ABOUT THIS TASK: From the listing below, set down exactly the lines between the one holding "United States, site lebec_CA-28." and the one holding "scientific name: Canis lupus", inclusive. No other line is wanted.

>>>

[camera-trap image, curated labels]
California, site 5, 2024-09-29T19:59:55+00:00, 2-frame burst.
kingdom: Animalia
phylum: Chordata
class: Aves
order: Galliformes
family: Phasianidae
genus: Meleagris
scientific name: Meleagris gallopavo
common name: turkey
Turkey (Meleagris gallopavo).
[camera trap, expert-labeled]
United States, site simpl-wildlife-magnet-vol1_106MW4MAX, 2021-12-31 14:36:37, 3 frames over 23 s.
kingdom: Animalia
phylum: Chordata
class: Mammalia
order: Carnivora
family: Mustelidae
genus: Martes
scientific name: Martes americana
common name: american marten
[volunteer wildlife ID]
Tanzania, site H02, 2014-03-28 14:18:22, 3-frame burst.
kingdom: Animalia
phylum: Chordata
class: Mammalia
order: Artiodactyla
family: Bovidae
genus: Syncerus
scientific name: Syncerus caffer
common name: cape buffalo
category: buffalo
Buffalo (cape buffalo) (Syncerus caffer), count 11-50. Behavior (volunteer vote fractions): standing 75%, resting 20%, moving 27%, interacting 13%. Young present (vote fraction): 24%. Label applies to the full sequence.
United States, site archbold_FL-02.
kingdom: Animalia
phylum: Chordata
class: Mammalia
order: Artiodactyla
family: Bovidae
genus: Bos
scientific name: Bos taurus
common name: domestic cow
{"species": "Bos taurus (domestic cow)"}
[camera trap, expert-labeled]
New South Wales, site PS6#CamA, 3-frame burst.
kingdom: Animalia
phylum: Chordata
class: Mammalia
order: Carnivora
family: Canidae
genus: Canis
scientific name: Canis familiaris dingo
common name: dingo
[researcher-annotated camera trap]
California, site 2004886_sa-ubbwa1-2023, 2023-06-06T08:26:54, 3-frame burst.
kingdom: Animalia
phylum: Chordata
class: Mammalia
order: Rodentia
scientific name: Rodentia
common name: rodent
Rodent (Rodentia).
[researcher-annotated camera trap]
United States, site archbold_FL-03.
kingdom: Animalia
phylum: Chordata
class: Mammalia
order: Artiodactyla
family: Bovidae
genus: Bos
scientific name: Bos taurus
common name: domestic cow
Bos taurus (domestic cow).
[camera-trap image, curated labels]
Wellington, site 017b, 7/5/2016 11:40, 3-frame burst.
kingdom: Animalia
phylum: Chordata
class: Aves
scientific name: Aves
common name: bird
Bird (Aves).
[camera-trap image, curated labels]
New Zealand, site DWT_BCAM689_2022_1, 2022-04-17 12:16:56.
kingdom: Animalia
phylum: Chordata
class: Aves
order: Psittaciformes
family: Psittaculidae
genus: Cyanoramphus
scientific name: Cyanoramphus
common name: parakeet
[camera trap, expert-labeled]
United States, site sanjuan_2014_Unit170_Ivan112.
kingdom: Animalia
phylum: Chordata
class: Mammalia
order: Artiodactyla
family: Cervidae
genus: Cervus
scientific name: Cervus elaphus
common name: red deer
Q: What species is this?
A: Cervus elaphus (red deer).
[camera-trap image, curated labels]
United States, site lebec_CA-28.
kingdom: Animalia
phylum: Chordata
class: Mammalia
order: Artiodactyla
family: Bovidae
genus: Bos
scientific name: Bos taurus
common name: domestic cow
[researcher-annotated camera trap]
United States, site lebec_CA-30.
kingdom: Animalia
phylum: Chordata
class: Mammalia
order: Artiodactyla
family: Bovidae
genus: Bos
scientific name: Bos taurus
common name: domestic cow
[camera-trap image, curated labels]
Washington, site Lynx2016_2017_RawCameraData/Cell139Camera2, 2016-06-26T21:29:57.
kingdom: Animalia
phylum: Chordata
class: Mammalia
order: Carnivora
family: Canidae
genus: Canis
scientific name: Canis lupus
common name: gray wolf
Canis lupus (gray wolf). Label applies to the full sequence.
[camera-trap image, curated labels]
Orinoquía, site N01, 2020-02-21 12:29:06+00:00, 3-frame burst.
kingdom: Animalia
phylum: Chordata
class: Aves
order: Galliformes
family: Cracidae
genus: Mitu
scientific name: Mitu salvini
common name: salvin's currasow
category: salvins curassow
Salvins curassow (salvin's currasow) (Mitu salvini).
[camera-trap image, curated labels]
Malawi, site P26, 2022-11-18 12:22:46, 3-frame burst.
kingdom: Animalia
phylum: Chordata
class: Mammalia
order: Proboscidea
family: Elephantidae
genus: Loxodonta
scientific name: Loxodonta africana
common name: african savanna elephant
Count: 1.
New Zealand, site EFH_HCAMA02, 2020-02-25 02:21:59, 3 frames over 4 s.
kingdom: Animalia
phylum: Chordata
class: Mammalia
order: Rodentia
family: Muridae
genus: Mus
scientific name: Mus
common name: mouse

<<<

EXPECTED OUTPUT:
United States, site lebec_CA-28.
kingdom: Animalia
phylum: Chordata
class: Mammalia
order: Artiodactyla
family: Bovidae
genus: Bos
scientific name: Bos taurus
common name: domestic cow
[researcher-annotated camera trap]
United States, site lebec_CA-30.
kingdom: Animalia
phylum: Chordata
class: Mammalia
order: Artiodactyla
family: Bovidae
genus: Bos
scientific name: Bos taurus
common name: domestic cow
[camera-trap image, curated labels]
Washington, site Lynx2016_2017_RawCameraData/Cell139Camera2, 2016-06-26T21:29:57.
kingdom: Animalia
phylum: Chordata
class: Mammalia
order: Carnivora
family: Canidae
genus: Canis
scientific name: Canis lupus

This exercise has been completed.